Global wine output rebounded in 2018

With 282 million hectolitres (mhl), 2018 vitivinicultural production is one of the highest since 2000.

  • In Europe: Italy (48.5 mhl), France (46.4 mhl) and Spain (40.9 mhl) recorded very high production levels. Germany (9.8 mhl), Romania (5.2 mhl), Hungary (3.4 mhl)and Austria (3.0 mhl) have also forecasted harvests above their 5-year averages.Portugal (5.3 mhl) and Greece (2.2 mhl) were the only countries to see a decrease in production compared with 2017.
  • Production levels in the United States (23.9 mhl) have remained stable for 3 years.
  • In South Africa, drought significantly impacted 2018 production (9.5 mhl).
  • South American production levels were very high. In Argentina (14.5 mhl) vinified production increased by 23% compared with the previous year, and in Chile
    (12.9 mhl) it grew by 36%. Brazil (3.0 mhl) reached a high level, even if its production fell compared with the very strong 2017 production.
  • Australian wine production (12.5 mhl) declined compared with that of the previous year and New Zealand production (3.0 mhl) remained at a very high level.

In the European Union (EU), the harvest volume will be 19% higher than the previous year’s levels. Wine production, excluding juice and musts, is estimated at 168.4 mhl – which is asignificant increase of 27.2 mhl compared with the low 2017 production (141.1 mhl).

In the main European producing countries, estimates for the 2018 harvest are higher than those of the year before. In Italy, production increased by 14% compared with 2017 and established itself at 48.5 mhl, in line with the 5-year average. In France (46.4 mhl) and in Spain (40.9 mhl), with rises of 27% and 26% respectively compared with 2017, estimated levels are higher than the average for the last 5 years.

In Germany (9.8 mhl), production increased by 2.3 mhl compared with the preceding year. This level of production is likely to be the highest in the last 10 years. In Romania (5.2 mhl), after 4 years of production at an average level, 2018 should exceed the already very high levels of 2013. In Hungary (3.4 mhl) and in Austria (3.0 mhl), production will also be very strong compared with recent years.

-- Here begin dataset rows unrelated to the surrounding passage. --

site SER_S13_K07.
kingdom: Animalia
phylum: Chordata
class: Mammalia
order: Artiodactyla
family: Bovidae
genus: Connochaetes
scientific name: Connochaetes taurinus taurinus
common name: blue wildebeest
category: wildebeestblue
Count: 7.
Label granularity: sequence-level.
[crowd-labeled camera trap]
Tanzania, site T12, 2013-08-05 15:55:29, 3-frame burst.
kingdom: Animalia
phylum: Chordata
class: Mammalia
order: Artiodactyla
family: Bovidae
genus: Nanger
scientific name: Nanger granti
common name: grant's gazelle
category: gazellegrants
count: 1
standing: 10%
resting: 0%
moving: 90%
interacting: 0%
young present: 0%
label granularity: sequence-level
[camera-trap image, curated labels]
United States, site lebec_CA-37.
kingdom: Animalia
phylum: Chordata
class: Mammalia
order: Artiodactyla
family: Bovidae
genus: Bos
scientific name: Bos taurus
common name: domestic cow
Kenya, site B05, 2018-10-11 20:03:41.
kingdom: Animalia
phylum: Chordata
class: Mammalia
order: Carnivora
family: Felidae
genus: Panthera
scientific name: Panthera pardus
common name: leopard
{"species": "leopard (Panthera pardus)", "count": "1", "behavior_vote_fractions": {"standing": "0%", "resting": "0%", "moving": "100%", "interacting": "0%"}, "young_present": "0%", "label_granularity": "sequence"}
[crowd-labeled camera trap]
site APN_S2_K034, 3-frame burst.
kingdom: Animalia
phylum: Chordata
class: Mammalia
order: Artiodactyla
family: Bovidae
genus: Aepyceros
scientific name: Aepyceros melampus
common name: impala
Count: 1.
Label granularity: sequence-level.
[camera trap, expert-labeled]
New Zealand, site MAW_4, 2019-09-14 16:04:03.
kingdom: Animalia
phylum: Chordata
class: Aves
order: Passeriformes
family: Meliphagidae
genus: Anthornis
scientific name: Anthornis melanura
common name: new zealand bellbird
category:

Portugal and Greece were the only countries to see a reduced harvest compared with their 2017 volumes. In Portugal (5.3 mhl), weather conditions favourable to bouts of downy and powdery mildew greatly impacted 2018 production, with a drop of 22% compared with 2017. 2018 production is set to be the lowest in the last 6 years. In Greece, vinified production should arrive at 2.2 mhl – a fall of 15% compared with 2017. This follows the downward trend in production observed since 2003.

In the main wine-producing countries outside the EU, the level of vinified production in 2018 was higher than the average for the 5 previous years.

The United States, with 23.9 mhl vinified (-2%/2017), recorded a high level of production for the third year running, thus confirming its position as the 4th biggest global producer.

In the southern hemisphere, 2018 production in Chile established itself at 12.9 mhl – an increase in production of 36% compared with 2017. Argentina, after 2 years of very low production, returned to a high level in 2018 (14.5 mhl, equating to +23%/2017). In Brazil, despite a decrease in 2018 production compared with 2017 (-17%), it is still set to remain at a high level (3.0 mhl).

In South Africa, drought significantly impacted 2018 production (9.5 mhl), with a decline of 12% compared with 2017. The country recorded its lowest production level since 2012.

In Australia, after the 2 very sizeable harvests of 2016 (13.1 mhl) and 2017 (13.7 mhl), 2018 production (12.5 mhl) saw a drop of 9%. Despite this drop, the vinified level remained high in relation to the 5-year average. In New Zealand, production increased compared with the preceding year and stood at a high level of 3.0 mhl, which is the 3rd highest production recorded in the country.